● PASSAGE DU TEXTE
Mais la Prusse n'est pas la seule puissance que préoccupe l'idée d'aller chercher des débouchés au Japon et en Chine. Le Danemark est résolu d'envoyer dans ces parages une commission commerciale escortée d'une couple de frégates; et la Suède, la Norwége, l'Italie, et peut-être même la Turquie, se préparent à suivre cet exemple. Toutefois, ce sont les mouvements de la Russie, de ce côté, qui ont le plus d'importance.

● MATÉRIAU FOURNI
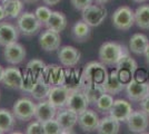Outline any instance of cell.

● TRAVAIL DEMANDÉ
Recopiez le passage sur les débouchés au Japon et en Chine, en commençant par « Mais la Prusse » et en poursuivant jusqu'à « le plus d'importance. », et renommez « Danemark » en « Portugal ». Les lignes ci-dessus forment un matériau indépendant du passage.

● RÉPONSE ATTENDUE
Mais la Prusse n'est pas la seule puissance que préoccupe l'idée d'aller chercher des débouchés au Japon et en Chine. Le Portugal est résolu d'envoyer dans ces parages une commission commerciale escortée d'une couple de frégates; et la Suède, la Norwége, l'Italie, et peut-être même la Turquie, se préparent à suivre cet exemple. Toutefois, ce sont les mouvements de la Russie, de ce côté, qui ont le plus d'importance.